'I can't get a job, home or passport even though I was born in UK - all thanks to my mum'
A woman has faced years of bureaucratic limbo thanks to her estranged mum's major mistake after giving birth to her
by Emmeline Saunders · The MirrorA woman who found out at the age of 19 she has no birth certificate is now unable to get a job, learn to drive or apply for a passport - and says when she dies, there will be no trace of her.
Caitlin Walton, now 26, was born in Gateshead, Tyne and Wear, in 1997, but her mum claims she gave birth alone with no assistance. As a result, Caitlin was never registered as a baby so doesn't have a birth certificate.

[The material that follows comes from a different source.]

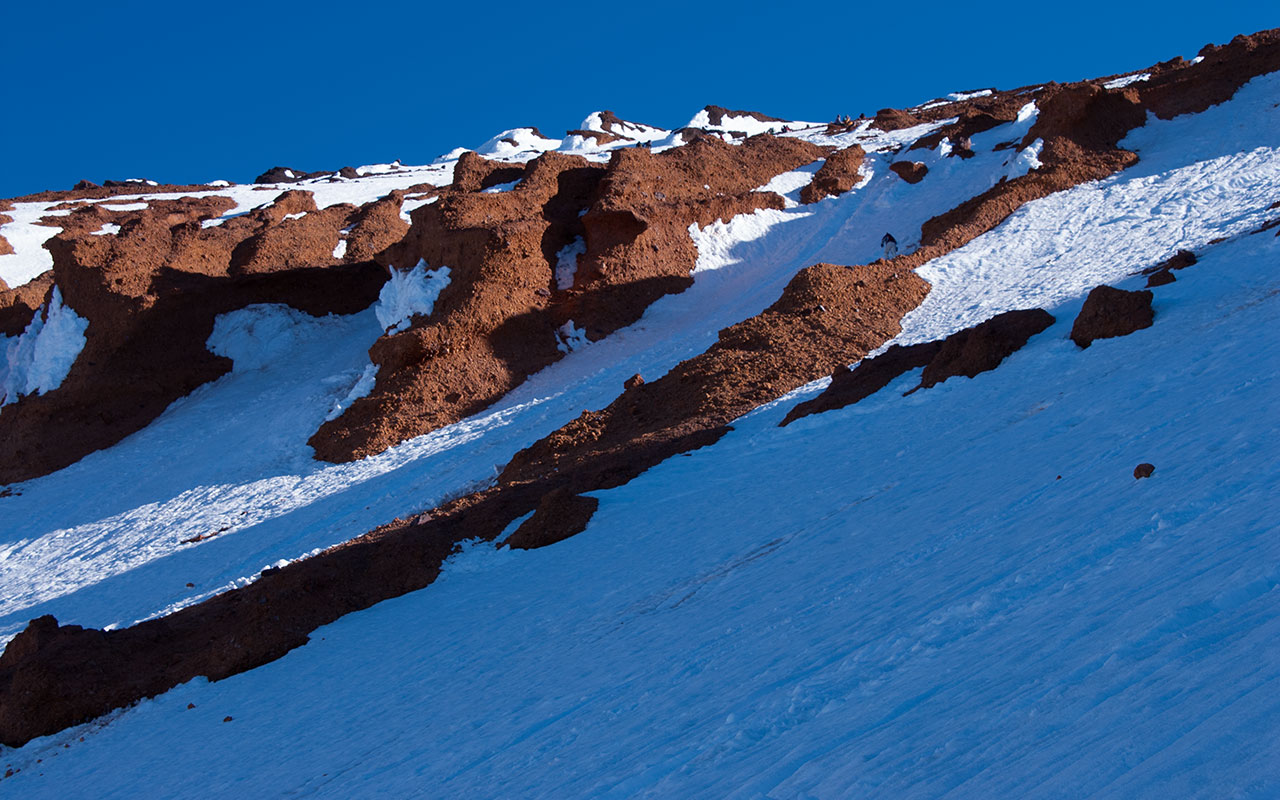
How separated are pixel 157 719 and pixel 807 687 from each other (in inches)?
302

Legally she "doesn't exist" and is classed by the government as a 'white British immigrant' because she can't prove she was born in the UK - despite living here her entire life.
Caitlin only found out that she had no birth certificate when she left her mother's home. The pair are now estranged and don't speak.
And she's been in bureaucratic limbo ever since because without a birth certificate, she can't get a full national insurance number, passport, or driving licence. It means she can't get a job or a passport.
In 2019 she attempted to apply for a passport, but was told by the Passport Office: "Before a registration could be authorised we would need to be satisfied, by means of independent documentary evidence, of the precise date and place of your birth.
"There must also be a qualified person who can attend a register office to give information for the registration of the birth and to sign the register. As it would appear that the above conditions cannot be fulfilled, the late registration of the birth cannot be authorised."
Caitlin said she only managed to get a bank account after her aunt and cousin came in with her and pleaded with Halifax to give her an account.
Her auntie and cousin have had to provide everything for her since she was 18 as she has no way to earn her own money.
Caitlin said: “I just want to be able to work and live a normal life but at the moment if I died, I would be untraceable. The constant trauma of basically not really existing has been horrible.”
Growing up, Caitlin had no idea of the administrative nightmare she would one day face. It began when she left home aged 18 and "that’s when everything started to unravel".
With nowhere else to turn, Caitlin moved in with her aunt. “I wanted to get a job, but when I tried, I realised I had no way of proving my existence," she said.
Caitlin has reached out to the civic centre for answers.
“I went through a six-hour search at the Queen Elizabeth Hospital in Gateshead,” she said, “but they couldn’t find any record of me being born there.”
Even a nationwide hospital birth record search came up empty.
Caitlin’s heartbreak was compounded when she had to request her medical records, only to find that there was no documentation of her life until she was three years old.
“I feel totally invisible - I couldn’t understand why my mother would hide me for those first years, but it seems like she did," she said.
She has been told the Home Office can't help her as she is not by public record a 'British citizen' while the General Register Office and Gateshead Council are unsure how to progress her case.
She has tried to get legal representation, but was quoted £20,000 by a lawyer.
“It feels like I’ve been wiped from the face of the earth,” Caitlin said.
The toll on her mental health has been immense.
“There’s the trauma of what my mother did, but also the feeling that I have no control over my life. I’ve gone to the police, but they told me it was a ‘family matter.’ It’s like nobody cares.”
Caitlin’s mother and father are no longer in her life, and she’s lost contact with two other siblings who, she believes, also weren’t registered at birth.
“I feel so alone - my mother’s abandoned me, my family won’t help, and now even the government seems indifferent.”
Living at her aunt’s house, Caitlin is desperate for a chance to build her own life. “I want to work, to rent my own place but without proof of who I am, I’m stuck. If anything happens to my aunt, I don’t even know where I’d go.
“How can I have lived in this country my whole life but be invisible?”
Though she went to school, Caitlin remembers frequently moving when authorities raised questions about her background.
“I was passed from school to school like a parcel. I’ve been in about ten schools. The government has a duty to help people like me. No one should go through life like this, unable to work, drive, or even prove they’re alive.”
The Home Office has been approached for comment.